--- Prompt ---
Update the rows below by changing every "black legging" to "black tights". Keep everything else the same.

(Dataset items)
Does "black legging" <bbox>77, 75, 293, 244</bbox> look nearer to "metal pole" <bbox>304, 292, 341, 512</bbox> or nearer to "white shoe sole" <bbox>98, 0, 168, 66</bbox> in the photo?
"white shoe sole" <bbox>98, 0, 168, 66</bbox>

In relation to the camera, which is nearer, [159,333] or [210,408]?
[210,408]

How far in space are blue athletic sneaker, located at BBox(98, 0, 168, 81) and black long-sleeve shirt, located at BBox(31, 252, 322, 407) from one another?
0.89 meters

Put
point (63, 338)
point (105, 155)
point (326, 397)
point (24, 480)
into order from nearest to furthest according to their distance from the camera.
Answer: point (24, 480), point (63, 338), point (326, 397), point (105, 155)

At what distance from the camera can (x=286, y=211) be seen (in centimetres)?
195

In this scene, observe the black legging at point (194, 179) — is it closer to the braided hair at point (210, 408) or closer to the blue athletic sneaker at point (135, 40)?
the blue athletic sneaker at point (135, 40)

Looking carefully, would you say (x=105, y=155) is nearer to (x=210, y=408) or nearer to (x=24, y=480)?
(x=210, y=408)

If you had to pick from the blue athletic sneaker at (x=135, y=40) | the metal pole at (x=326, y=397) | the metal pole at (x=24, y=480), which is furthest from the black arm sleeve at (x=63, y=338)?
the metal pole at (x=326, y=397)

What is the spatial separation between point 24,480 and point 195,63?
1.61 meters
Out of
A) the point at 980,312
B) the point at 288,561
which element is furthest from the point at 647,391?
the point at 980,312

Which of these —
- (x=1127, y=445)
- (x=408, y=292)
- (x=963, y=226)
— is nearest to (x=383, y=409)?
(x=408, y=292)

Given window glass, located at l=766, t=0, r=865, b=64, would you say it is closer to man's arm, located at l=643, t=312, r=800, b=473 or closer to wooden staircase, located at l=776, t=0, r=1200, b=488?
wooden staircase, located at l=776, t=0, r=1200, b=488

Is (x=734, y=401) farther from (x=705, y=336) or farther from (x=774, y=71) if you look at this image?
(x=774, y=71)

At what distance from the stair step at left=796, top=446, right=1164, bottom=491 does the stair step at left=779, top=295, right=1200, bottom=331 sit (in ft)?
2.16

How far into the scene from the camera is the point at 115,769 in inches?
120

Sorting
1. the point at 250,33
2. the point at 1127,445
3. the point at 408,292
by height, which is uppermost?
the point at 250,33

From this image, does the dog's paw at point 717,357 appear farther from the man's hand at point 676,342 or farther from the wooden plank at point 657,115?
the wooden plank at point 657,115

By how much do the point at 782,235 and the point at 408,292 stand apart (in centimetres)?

--- The solution ---
Does "black tights" <bbox>77, 75, 293, 244</bbox> look nearer to "metal pole" <bbox>304, 292, 341, 512</bbox> or nearer to "white shoe sole" <bbox>98, 0, 168, 66</bbox> in the photo?
"white shoe sole" <bbox>98, 0, 168, 66</bbox>

In relation to the camera, which is nearer, [159,333] or [210,408]?
[210,408]

How far in space are blue athletic sneaker, located at BBox(98, 0, 168, 81) and black long-sleeve shirt, located at BBox(31, 252, 322, 407) from one another?
0.89 meters

Put
point (63, 338)
point (105, 155)
point (326, 397)
point (24, 480)
into order from nearest to furthest according to their distance from the camera.
Answer: point (24, 480), point (63, 338), point (326, 397), point (105, 155)

At what distance from the camera can (x=286, y=211) be seen (in centimetres)?
195

In this scene, observe the black tights at point (194, 179) — is it closer to the braided hair at point (210, 408) or closer to the blue athletic sneaker at point (135, 40)?
the blue athletic sneaker at point (135, 40)

Looking carefully, would you say (x=105, y=155) is nearer to (x=210, y=408) or nearer to (x=24, y=480)?
(x=210, y=408)

If you had to pick from the blue athletic sneaker at (x=135, y=40) | the metal pole at (x=326, y=397) | the metal pole at (x=24, y=480), which is furthest from the black arm sleeve at (x=63, y=338)?
the metal pole at (x=326, y=397)

What is the spatial separation between point 24,480 and point 195,63?
1.61 meters
Out of
A) the point at 980,312
B) the point at 288,561
which element is furthest from the point at 647,391?
the point at 980,312

Which of these —
- (x=1127, y=445)
- (x=408, y=292)
- (x=963, y=226)
— is nearest to (x=383, y=409)?
(x=408, y=292)

Given window glass, located at l=766, t=0, r=865, b=64, would you say it is closer to man's arm, located at l=643, t=312, r=800, b=473 or closer to wooden staircase, located at l=776, t=0, r=1200, b=488?
wooden staircase, located at l=776, t=0, r=1200, b=488

Is (x=734, y=401) farther from (x=705, y=336) or farther from (x=774, y=71) if you look at this image?
(x=774, y=71)

At what distance from the stair step at left=796, top=446, right=1164, bottom=491 does the stair step at left=779, top=295, right=1200, bottom=331 sit (in ft)?
2.16

How far into the scene from the camera is the point at 115,769 in inches?
120

Sorting
1. the point at 250,33
2. the point at 1127,445
3. the point at 408,292
by height, which is uppermost?
the point at 250,33

From this image, does the dog's paw at point 717,357 appear farther from the man's hand at point 676,342 or farther from the wooden plank at point 657,115?
the wooden plank at point 657,115

By how much do the point at 782,235 and the point at 408,292 stand apart (in centimetres)?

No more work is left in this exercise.